Take the line that contains "scientific name: Sus scrofa" as the first line and the last line of the material below as the final one; reproduce exactly the lines between, inclusive.

>>

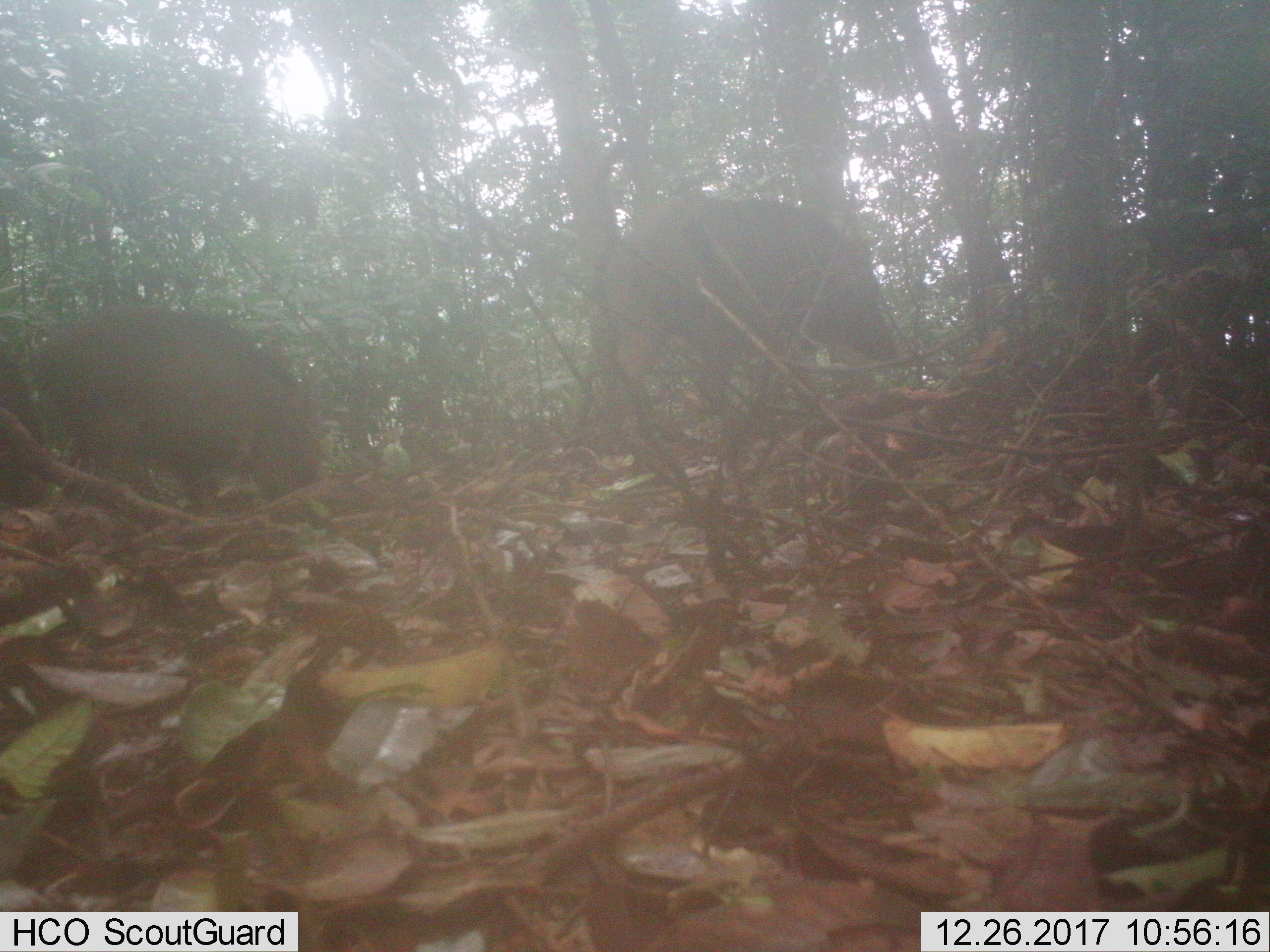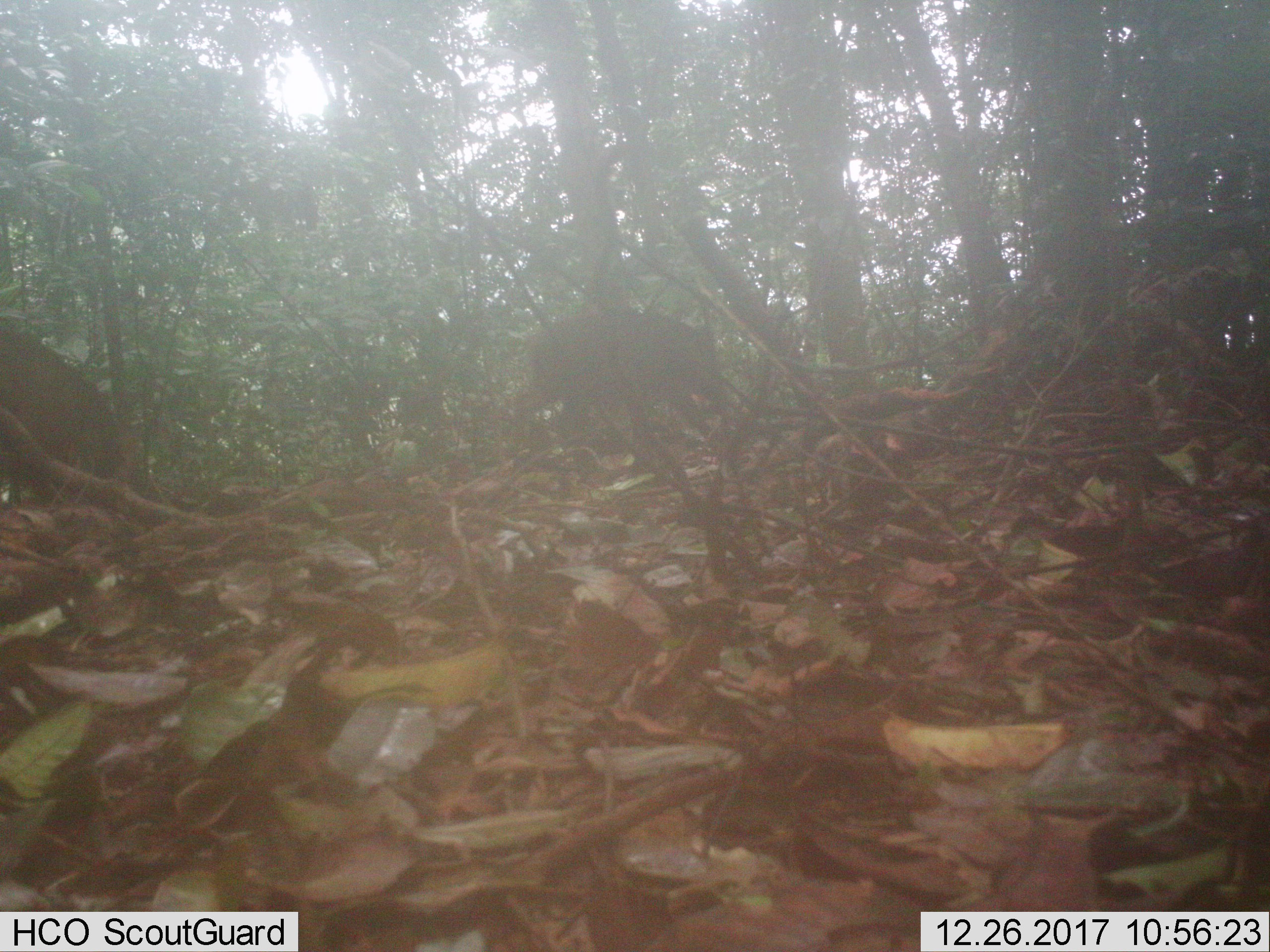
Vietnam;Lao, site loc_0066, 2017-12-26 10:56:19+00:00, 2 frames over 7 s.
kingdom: Animalia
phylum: Chordata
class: Mammalia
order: Artiodactyla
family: Suidae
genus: Sus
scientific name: Sus scrofa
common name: eurasian wild pig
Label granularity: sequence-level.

<<

--- Your solution ---
scientific name: Sus scrofa
common name: eurasian wild pig
Label granularity: sequence-level.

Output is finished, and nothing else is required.